Страница 39 из 46
— Мы — меч пролетарской диктатуры, — говорил нарком. — Меч должен разить без пощады... И если у кого-либо есть иллюзии, что революцию можно делать в белых перчатках, то ему придется с этими иллюзиями расстаться! — В голосе наркома прозвучала угроза, этой угрозой нарком и закончил свое выступление, аплодисменты как бы скрепили ее. Евгений тоже аплодировал, как же иначе? Но когда он вернулся к себе в кабинет и стал составлять конспект для выступления перед работниками своего отдела, он вдруг ощутил некоторую неловкость в изложении главной мысли наркома.
«Конечно, революцию в белых перчатках вообще не делают, в этом наше радикальное отличие от меньшевиков, от всякого рода анархистов. Но в данном случае что имел в виду нарком?»
И Евгению вдруг словно въявь представился другой нарком, другой доклад...
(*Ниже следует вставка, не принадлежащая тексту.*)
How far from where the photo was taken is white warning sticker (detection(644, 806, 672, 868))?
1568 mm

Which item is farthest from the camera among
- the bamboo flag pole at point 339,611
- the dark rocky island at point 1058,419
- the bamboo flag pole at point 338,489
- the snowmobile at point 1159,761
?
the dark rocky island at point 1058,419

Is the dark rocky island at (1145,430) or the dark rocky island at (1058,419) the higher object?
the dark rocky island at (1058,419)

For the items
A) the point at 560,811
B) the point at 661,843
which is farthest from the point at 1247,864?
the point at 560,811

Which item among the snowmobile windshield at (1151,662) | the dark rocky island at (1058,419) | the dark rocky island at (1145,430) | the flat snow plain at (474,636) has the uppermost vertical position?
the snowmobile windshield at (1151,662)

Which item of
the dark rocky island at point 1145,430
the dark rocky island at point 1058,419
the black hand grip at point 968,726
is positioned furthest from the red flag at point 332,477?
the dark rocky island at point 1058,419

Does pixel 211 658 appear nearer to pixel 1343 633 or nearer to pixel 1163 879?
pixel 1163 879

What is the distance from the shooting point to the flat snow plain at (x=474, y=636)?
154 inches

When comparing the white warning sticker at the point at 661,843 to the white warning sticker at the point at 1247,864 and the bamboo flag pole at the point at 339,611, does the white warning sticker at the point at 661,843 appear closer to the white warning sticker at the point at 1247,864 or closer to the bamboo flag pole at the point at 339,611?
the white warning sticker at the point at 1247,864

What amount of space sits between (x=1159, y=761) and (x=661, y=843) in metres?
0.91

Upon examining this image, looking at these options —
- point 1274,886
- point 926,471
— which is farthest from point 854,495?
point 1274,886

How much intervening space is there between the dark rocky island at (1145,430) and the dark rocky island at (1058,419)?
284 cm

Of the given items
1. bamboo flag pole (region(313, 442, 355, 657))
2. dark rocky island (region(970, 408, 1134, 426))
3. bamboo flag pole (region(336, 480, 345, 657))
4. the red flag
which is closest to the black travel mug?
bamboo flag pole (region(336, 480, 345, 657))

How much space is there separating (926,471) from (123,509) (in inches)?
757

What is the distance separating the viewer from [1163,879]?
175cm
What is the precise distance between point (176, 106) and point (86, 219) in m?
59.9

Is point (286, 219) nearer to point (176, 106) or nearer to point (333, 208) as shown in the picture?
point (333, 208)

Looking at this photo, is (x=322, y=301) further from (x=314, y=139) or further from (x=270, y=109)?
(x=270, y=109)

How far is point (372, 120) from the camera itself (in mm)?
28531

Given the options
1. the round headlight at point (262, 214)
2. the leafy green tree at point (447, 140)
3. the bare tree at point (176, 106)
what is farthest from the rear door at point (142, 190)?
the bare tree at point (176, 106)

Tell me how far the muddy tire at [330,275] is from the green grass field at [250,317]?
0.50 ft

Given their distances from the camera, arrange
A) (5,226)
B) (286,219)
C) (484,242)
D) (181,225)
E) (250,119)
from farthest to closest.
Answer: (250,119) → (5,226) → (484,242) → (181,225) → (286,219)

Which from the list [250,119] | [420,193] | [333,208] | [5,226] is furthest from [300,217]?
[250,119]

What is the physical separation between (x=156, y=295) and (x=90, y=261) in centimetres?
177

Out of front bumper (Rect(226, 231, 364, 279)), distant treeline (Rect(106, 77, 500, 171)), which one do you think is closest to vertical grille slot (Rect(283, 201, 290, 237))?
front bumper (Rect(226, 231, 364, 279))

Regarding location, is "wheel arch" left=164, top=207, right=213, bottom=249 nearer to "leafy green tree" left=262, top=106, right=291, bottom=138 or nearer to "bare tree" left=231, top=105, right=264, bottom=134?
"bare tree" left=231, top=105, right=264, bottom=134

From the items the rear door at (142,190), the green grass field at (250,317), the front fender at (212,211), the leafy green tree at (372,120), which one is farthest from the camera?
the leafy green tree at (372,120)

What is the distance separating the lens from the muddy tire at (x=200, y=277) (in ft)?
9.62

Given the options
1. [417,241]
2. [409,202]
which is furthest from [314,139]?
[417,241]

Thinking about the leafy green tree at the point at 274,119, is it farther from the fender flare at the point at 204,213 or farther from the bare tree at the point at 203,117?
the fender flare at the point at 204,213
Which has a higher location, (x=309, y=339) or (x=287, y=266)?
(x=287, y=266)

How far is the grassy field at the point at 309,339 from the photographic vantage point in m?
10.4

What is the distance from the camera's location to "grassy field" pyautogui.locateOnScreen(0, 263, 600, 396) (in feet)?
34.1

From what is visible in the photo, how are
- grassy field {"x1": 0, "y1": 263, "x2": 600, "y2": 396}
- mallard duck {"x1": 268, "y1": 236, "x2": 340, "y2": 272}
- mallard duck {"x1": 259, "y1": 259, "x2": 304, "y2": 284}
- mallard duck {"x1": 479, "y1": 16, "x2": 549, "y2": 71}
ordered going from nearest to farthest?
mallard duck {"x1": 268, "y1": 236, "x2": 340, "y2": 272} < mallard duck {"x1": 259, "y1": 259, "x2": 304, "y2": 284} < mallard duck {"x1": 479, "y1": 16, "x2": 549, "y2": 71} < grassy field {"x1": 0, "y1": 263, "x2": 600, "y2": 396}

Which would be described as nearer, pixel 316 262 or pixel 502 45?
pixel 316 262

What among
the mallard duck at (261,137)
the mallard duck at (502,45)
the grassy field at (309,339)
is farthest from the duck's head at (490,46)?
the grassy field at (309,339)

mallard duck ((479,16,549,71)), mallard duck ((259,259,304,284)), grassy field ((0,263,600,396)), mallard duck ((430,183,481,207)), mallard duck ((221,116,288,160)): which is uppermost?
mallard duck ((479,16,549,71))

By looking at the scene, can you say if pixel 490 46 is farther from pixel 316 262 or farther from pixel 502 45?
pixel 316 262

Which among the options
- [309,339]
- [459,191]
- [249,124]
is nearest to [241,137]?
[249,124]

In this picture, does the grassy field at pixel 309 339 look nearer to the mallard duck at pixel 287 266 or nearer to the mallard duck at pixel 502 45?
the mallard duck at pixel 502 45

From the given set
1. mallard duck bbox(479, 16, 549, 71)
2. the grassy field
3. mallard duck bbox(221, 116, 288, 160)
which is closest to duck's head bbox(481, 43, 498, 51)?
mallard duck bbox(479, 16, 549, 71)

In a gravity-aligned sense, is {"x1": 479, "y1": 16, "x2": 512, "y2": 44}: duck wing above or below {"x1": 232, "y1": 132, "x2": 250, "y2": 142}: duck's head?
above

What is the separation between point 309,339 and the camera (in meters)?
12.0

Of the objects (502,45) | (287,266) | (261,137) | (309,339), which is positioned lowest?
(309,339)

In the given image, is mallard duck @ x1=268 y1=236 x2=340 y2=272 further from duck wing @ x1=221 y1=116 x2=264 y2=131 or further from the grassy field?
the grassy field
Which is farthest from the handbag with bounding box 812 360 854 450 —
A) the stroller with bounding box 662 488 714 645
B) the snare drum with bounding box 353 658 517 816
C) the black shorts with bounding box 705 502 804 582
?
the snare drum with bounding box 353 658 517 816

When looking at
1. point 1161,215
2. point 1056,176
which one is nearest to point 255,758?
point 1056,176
Только один год имел он счастье проработать под руководством Дзержинского, но он слышал его несколько раз, — и не только о беспощадности к врагу, о соблюдении революционной законности, об умении заставить врага, даже самого закоренелого, разоружиться — вот о чем всегда шла речь. Ну, а кто не разоружается, того уничтожают! А тут... Евгений мысленно повторил слова наркома и содрогнулся: цель оправдывает средства...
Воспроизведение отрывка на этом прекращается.